The identical code runs fine on windows if it is compiled with gcc-mingw. It also works fine when compiled and run on linux.
I thought this must be some kind of z-fighting or depth buffer precision issue, but it seems that the buffer is being set to 24-bit. I have tried disable back-face culling and enabling depth_test all over, just to see if there is an effect. I have also tried bringing in the far-clipping plane and pushing out the near plane. I also tried disabling fog.
I can’t figure out why it would matter which compiler is used. This is driving me nuts.
Let’s assume the code is correct for the gcc compiler.

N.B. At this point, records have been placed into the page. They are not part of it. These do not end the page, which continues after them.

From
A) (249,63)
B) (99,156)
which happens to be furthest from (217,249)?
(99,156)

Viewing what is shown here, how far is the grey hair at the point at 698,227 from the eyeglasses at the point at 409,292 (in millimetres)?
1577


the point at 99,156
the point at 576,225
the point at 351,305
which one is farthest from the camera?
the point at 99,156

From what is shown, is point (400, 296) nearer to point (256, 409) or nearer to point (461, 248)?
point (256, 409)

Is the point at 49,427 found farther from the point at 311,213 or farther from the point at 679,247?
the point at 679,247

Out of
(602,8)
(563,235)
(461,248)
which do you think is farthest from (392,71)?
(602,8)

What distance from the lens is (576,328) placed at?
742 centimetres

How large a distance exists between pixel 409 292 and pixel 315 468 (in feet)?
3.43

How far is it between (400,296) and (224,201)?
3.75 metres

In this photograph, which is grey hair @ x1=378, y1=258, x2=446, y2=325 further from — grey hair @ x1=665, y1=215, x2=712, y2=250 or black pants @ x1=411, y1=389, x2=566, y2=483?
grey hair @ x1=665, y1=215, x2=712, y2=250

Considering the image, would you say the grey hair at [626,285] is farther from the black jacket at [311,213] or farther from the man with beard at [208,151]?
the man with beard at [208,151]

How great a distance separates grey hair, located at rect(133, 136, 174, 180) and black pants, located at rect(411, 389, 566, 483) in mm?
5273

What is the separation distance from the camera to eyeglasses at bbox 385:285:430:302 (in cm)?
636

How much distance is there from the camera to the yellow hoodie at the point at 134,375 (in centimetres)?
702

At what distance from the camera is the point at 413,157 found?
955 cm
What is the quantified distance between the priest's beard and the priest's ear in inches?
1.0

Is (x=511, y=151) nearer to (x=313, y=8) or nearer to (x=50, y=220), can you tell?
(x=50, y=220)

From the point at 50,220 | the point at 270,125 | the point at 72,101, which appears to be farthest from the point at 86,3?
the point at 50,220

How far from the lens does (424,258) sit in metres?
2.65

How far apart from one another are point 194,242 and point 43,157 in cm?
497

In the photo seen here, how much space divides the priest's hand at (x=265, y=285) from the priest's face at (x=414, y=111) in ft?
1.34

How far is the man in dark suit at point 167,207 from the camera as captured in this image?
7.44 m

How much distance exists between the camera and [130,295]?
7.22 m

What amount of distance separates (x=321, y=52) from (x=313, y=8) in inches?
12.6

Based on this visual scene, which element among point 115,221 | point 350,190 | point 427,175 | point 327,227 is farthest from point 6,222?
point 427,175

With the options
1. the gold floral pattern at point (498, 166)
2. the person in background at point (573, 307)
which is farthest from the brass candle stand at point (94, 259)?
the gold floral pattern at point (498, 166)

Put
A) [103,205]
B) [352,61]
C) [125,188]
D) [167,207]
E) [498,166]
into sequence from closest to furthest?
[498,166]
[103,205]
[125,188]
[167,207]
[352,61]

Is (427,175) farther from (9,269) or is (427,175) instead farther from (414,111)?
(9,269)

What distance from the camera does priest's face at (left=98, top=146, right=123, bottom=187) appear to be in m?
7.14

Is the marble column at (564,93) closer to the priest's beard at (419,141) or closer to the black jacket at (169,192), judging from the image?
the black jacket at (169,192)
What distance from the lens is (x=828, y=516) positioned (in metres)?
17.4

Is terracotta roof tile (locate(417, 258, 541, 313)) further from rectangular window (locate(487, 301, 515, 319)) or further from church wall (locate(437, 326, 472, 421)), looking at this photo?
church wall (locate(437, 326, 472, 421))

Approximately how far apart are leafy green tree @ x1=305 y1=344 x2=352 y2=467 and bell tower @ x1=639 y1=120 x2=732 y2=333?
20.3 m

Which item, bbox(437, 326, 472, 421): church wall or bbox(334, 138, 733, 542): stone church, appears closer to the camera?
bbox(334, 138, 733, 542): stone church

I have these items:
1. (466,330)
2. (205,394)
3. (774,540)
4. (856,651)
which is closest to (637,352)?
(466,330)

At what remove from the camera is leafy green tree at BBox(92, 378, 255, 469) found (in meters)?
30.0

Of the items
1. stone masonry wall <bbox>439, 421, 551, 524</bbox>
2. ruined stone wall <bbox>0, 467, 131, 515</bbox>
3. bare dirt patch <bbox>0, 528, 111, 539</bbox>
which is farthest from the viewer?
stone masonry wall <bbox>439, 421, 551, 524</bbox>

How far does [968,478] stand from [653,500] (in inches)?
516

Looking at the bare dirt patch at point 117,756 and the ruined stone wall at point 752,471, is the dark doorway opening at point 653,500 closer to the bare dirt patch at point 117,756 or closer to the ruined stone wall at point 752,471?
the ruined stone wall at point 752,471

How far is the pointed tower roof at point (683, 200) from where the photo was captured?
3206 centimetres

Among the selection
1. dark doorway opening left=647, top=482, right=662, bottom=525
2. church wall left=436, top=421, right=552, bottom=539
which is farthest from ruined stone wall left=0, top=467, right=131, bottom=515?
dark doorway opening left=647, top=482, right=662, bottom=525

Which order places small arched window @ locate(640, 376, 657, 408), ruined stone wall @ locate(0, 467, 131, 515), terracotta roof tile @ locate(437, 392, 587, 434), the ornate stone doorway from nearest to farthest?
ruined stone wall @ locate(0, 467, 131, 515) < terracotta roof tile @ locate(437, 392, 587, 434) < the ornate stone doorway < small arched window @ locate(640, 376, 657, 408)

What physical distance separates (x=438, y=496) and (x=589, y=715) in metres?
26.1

I’ve seen similar problems before. Normally it happens if vertex array data gets screwed, indices wrong etc.
Make sure your code is not using any hardcoded sizes, strides, pointers. Carefully examine every memory movement of the geometry data.
Also check for data struct size. For example
MSVC[sizeof(TheStruct)] != GCC[sizeof(TheStruct)]
depending on compiler settings (because of mem align). So, check your map loaders (if you have struct read/write in code), check stride in gl*Pointer call, check struct offsets, check char type (some compilers treat it as signed and others as unsigned).
http://24.251.98.224:8001/test/screenshotBAD.jpg
It seems like many triangles fail to render if there is something else rendered behing them. The triangles that fail vary from frame to frame so there is massive flickering all over.
You could always keep it like that and call it “art.”
I am still having problems. I have the problem on both of the cards I have tried( Ti4600 and Go 4200). I have tried disabling VBO, same problem.
I don’t think it is a problem in the vertex buffers, as I load these only once - yet the flickering appears in random triangles. In other words, any given triangle is rendered correctly in on frame but perhaps not in the next. If the error was in the load, wouldn’t the same triangles be consistently wrong?
I think I will try commenting out large chunks of the application to see if I can spot the culprit.
Thanks again for your replies…
Any additional suggestions are always appreciated.
well it seems that the STL string in gcc can be stored in a const char* but NOT in Microsoft’s STL. Anyway, clearly my code had issues - I don’t know why I was caching the result in a temporary string…grrrr.
Hence, the near plane was 0 and I had massive z-fighting.
Oh well, there goes quite a few hours down the tube.
But at least I finally got it - and it was definitely my code that caused it…grrrrr…
A bit strange to see you declare a constant, then immediately change it. I would have expected at least a compile-time warning - if not a compile-time error over that.
Maybe you meant it to be a static variable, rather than a constant?